Would you output the entries below only from the line containing "Carlos Vasquez came" through the line containing "Download Digital Tablet", exactly as they stand and with both ends included?

─── RECORD EXTRACTS ───

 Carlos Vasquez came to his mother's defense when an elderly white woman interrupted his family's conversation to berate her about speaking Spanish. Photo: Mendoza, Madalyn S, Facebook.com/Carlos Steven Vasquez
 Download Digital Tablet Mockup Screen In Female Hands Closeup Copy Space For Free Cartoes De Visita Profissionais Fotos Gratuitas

───
─── RECORD EXTRACTS ───

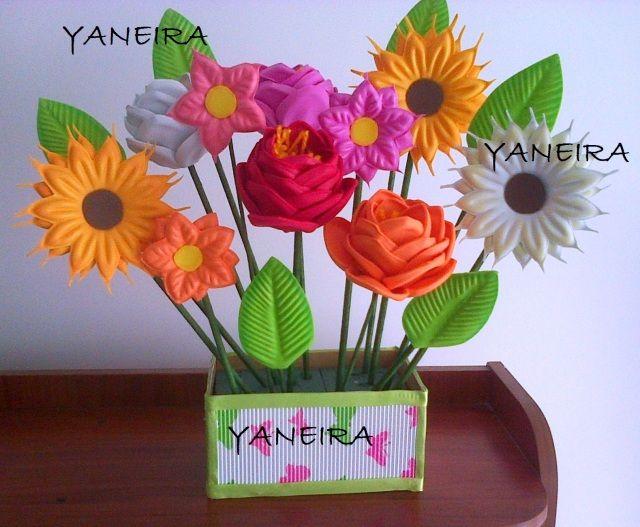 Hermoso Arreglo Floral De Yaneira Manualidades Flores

───

PROBLEM SOLUTION —
 Carlos Vasquez came to his mother's defense when an elderly white woman interrupted his family's conversation to berate her about speaking Spanish. Photo: Mendoza, Madalyn S, Facebook.com/Carlos Steven Vasquez
 Download Digital Tablet Mockup Screen In Female Hands Closeup Copy Space For Free Cartoes De Visita Profissionais Fotos Gratuitas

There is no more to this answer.